Their question was: they have a few customer pages using Next.js without a robots.txt or a sitemap file. Simplified, theoretically, Googlebot can reach all of these pages.
But why is only the homepage getting indexed? There are no errors or warnings in Search Console. Why doesn’t Googlebot find the other pages?
So why isn’t Google indexing everything?
John said that it’s important to first recognize that Googlebot will never index everything across a website.
He also explained that he doesn’t think it happens to any kind of non-trivial-sized website, that Google would go off and index everything completely. Just from a practical point of view, it’s not possible to index everything across the whole web.

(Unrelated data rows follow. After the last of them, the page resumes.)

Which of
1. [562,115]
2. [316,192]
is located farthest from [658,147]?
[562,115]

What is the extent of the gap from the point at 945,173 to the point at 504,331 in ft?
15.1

So that kind of assumption that the ideal situation is ‘everything is indexed,’ I would leave that aside, and say, like, you really want Googlebot to focus on the important pages.
John also said: “the other thing though, which became a little bit clearer when the person contacted me on Twitter and gave me a little bit more information about their website, was that the way the website was generating links to the other pages was in a way that Google was not able to pick up.”
But rather, Google will go off and look for normal HTML links, which is the kind of traditional normal way that you would link to individual pages on a website. But with this framework, it didn’t generate these normal HTML links.
John continued: there are lots of creative ways to create links.
And Googlebot really needs to find those HTML links to make it work.
This happens at approximately the 04:20 mark in the video.